I went out tonight to get a haircut and a flu shot, and I almost came back with a disco ball and a giant ceramic grizzly bear head.  Because I’m that kind of guy.

And because those things were CHEAP.  I finally found something I’d been missing since I moved away from Queens so many years ago — a cool ethnic neighborhood.  Virginia does have them!  And they’re just full of really cool, friendly people; Mom-and-Pop businesses; and discount stores.

The discount stores are occasionally confusing to navigate —  I found  socks, wristwatches, Mary statuettes and cereal, for example all displayed neatly side by side.  But everything costs so LITTLE.  I swear that there was a man-size metal Christmas tree for $10.
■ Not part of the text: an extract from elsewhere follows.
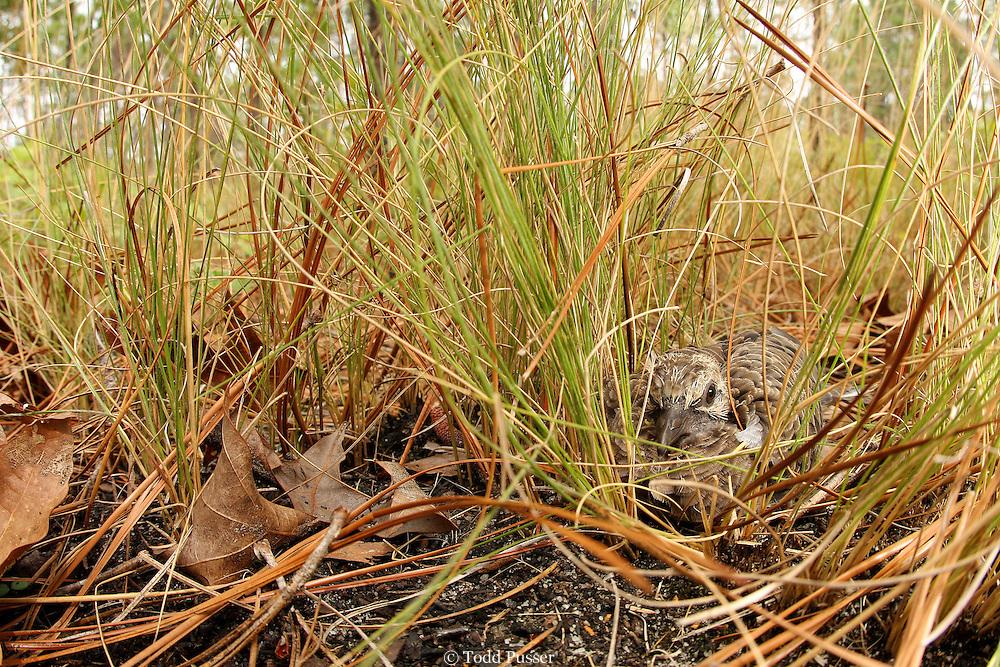 Young mourning dove (Zenaida macroura) camouflaged in wiregrass of longleaf pine forest. Sandhills Gamelands, North Carolina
My haircut was inexpensive too.  I flirted with the Spanish woman who rang me up, employing what little Spanish I have a handle on.  It totally fell flat.  When I lived in Queens the Spanish girls down the street at the deli would break into peals of laughter whenever I said, “Estoy en fuego por tu.”  I’ll try that line next time.

I also saw one of those “Chicken Pollo” restaurant signs across the highway from the haircut place.  But I though it said “Chicken Polio,” because I left my glasses at home, and I ate at Wendy’s, which had a sign that I could read.

Anyway, check out the Christmas tree and Christmas mug I bought below!  They are my first Christmas decorations of the year.  Although … maybe the tree actually DOES lend credence to the perceived “War on Christmas,” because, seriously, the price tag only says, “TREE, metal layered.”  And … it’s red.  (I’ve lost track of whether that’s a good thing or a bad thing.)  I should write an angry letter to the people in China who made it.

I still want that ceramic grizzly bear head.

Can a single guy still shop at “Family Dollar?”

Honestly?  This entire post is kinda sad on number of levels.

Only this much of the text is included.